**REQUEST**
Reproduce the records from the line containing "From the viewpoint of" through the end of the records, inclusive, with "man wading in river" changed to "angler standing in the river" and everything else left unaltered.

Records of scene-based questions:
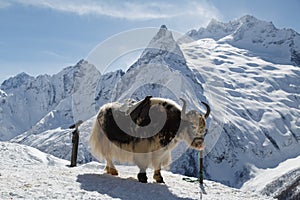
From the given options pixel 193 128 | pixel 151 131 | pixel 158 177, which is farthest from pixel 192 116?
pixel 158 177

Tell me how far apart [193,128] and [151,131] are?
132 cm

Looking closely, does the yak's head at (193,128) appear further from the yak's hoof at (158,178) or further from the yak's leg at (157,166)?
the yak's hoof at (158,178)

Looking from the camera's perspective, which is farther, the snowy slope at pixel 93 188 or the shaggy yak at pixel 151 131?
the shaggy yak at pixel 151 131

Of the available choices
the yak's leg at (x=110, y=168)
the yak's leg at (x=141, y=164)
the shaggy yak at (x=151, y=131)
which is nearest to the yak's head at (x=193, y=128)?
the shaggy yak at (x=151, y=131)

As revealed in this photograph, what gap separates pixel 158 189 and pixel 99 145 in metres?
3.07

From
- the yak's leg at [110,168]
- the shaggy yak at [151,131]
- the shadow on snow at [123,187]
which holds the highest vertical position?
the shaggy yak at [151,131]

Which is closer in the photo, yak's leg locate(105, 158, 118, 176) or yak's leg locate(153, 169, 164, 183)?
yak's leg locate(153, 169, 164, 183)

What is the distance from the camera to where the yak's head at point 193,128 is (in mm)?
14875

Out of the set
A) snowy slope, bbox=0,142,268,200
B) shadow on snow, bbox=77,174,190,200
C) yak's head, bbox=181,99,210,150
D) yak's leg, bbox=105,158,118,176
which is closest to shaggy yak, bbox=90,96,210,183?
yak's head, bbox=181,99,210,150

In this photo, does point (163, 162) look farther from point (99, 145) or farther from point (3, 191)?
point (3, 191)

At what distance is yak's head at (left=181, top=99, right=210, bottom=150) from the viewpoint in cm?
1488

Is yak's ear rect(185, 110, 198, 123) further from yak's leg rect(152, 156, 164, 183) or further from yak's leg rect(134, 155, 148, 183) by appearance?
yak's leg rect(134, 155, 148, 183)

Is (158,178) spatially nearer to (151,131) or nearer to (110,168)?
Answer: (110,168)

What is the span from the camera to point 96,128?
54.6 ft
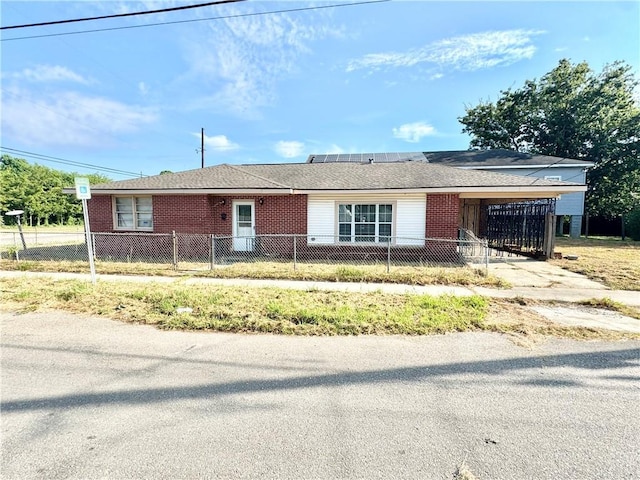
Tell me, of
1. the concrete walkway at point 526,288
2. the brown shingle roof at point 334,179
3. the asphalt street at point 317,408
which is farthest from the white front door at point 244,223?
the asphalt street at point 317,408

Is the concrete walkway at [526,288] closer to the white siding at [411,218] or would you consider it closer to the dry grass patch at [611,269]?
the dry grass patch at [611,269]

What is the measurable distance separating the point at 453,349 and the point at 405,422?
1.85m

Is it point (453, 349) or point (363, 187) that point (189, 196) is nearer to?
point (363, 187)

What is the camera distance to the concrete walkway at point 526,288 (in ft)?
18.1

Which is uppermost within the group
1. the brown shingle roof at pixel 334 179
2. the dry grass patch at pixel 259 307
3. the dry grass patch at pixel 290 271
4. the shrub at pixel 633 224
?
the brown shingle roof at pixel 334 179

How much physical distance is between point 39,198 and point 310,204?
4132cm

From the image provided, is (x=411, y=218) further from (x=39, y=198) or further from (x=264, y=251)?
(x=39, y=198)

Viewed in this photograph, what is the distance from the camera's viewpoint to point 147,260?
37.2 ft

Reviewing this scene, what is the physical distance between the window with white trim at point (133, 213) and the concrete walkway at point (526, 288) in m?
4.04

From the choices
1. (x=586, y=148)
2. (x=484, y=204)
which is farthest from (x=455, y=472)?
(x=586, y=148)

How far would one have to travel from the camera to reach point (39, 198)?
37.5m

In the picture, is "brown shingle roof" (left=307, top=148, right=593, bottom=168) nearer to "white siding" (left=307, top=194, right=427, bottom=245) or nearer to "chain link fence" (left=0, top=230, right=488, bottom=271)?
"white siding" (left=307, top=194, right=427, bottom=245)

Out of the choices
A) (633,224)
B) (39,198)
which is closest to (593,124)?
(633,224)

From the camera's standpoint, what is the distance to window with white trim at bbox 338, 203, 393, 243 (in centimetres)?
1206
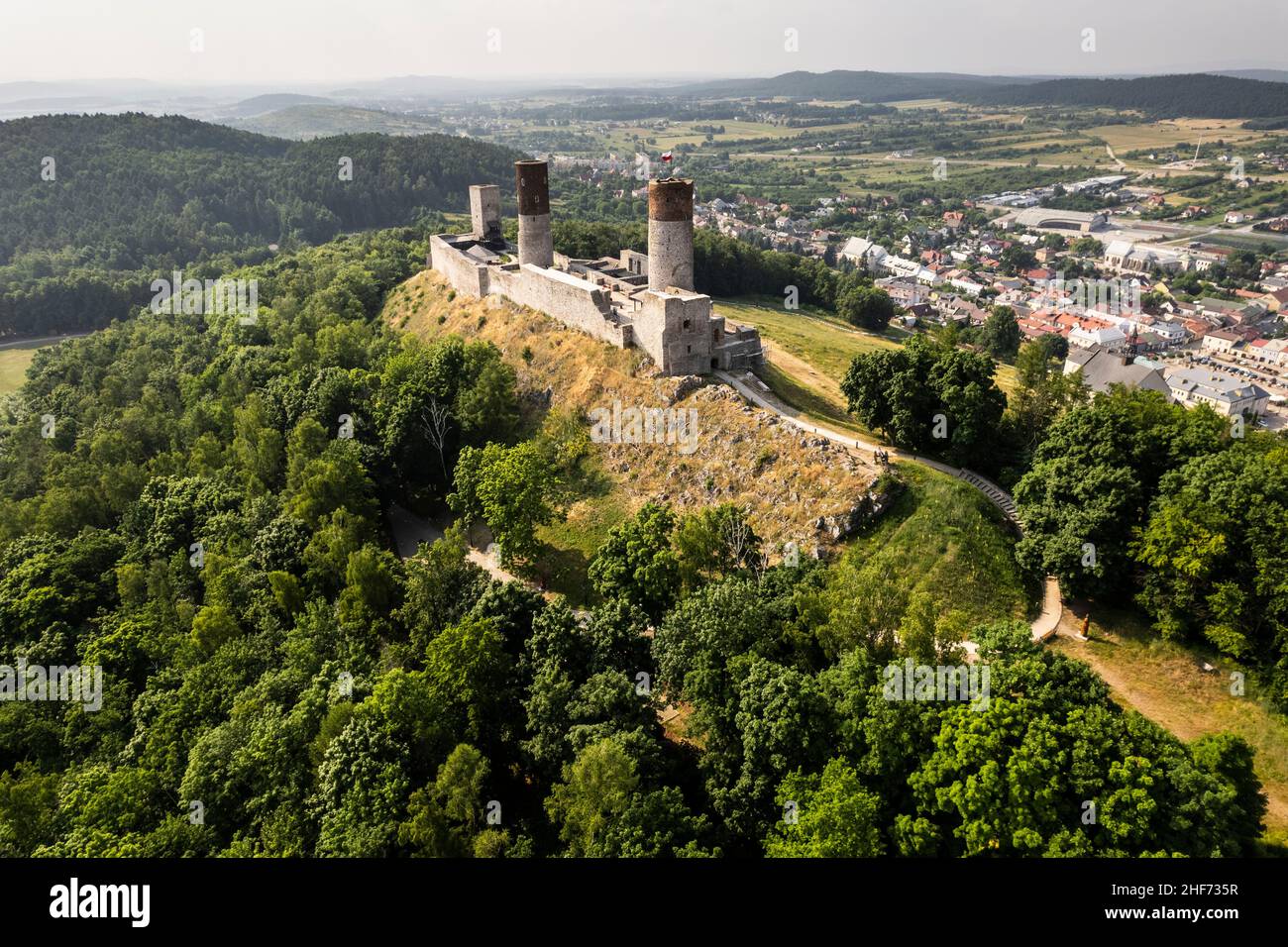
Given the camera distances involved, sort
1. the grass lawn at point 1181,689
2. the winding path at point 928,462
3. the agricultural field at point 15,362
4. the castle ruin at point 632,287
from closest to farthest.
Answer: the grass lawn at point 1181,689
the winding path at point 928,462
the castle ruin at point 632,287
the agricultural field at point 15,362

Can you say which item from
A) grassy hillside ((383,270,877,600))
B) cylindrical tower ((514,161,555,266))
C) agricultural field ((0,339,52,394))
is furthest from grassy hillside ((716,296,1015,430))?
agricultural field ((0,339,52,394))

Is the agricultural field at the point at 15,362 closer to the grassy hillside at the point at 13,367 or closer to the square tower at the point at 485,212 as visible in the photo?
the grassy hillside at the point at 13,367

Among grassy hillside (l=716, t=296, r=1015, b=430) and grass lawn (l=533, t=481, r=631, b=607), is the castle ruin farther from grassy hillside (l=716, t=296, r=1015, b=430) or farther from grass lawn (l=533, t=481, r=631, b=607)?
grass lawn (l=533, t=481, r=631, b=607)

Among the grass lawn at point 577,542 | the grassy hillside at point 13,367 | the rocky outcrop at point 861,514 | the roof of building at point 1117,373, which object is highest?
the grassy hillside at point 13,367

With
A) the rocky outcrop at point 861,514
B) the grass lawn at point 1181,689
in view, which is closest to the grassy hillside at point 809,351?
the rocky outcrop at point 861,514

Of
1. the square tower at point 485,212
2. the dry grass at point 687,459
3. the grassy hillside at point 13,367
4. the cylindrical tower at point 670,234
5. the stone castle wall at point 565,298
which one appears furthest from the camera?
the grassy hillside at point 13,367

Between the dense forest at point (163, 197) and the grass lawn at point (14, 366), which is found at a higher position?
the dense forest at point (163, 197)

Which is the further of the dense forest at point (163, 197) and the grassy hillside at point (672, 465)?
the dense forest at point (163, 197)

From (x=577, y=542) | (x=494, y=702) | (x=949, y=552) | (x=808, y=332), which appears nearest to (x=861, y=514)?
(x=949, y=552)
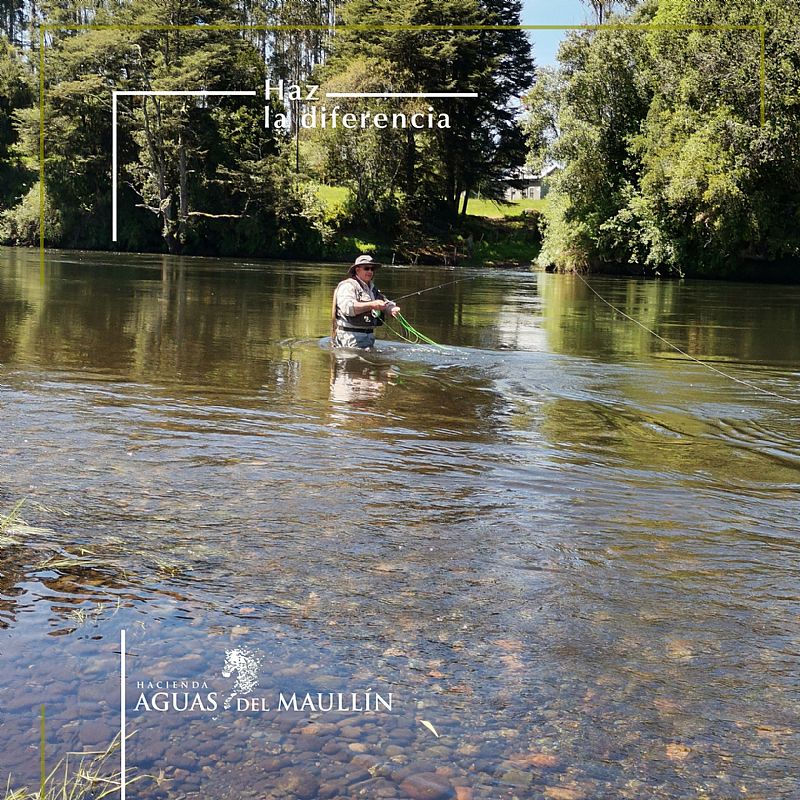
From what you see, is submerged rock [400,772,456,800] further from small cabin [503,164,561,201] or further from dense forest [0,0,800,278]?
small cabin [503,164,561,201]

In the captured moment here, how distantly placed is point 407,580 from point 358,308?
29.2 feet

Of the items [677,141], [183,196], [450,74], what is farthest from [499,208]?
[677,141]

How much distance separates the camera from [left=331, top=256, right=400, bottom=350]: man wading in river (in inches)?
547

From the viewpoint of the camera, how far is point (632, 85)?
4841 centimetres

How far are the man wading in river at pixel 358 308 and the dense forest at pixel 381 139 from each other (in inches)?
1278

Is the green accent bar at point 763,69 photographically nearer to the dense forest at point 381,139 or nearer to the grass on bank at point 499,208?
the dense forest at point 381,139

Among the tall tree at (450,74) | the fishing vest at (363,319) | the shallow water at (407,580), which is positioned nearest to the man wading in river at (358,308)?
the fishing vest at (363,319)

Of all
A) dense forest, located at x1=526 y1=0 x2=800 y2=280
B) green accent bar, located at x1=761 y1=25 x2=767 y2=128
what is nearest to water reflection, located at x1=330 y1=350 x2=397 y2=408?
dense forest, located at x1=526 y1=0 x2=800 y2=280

**SOLUTION FOR THIS TASK**
From the viewpoint of the camera, how far is point (632, 85)?
4841 centimetres

How far are the angler standing in the river at pixel 358 308 and the dense forest at pixel 381 139 from each other (in inches)?
1278

Is the green accent bar at point 763,69 photographically nearer to the dense forest at point 381,139 or nearer to the grass on bank at point 499,208?
the dense forest at point 381,139

Among the tall tree at (450,74) | the fishing vest at (363,319) | the shallow water at (407,580), which is positioned nearest to the angler standing in the river at (358,308)?
the fishing vest at (363,319)

Of all
A) dense forest, located at x1=526 y1=0 x2=800 y2=280
B) green accent bar, located at x1=761 y1=25 x2=767 y2=128
what is nearest to water reflection, located at x1=330 y1=350 x2=397 y2=408?
dense forest, located at x1=526 y1=0 x2=800 y2=280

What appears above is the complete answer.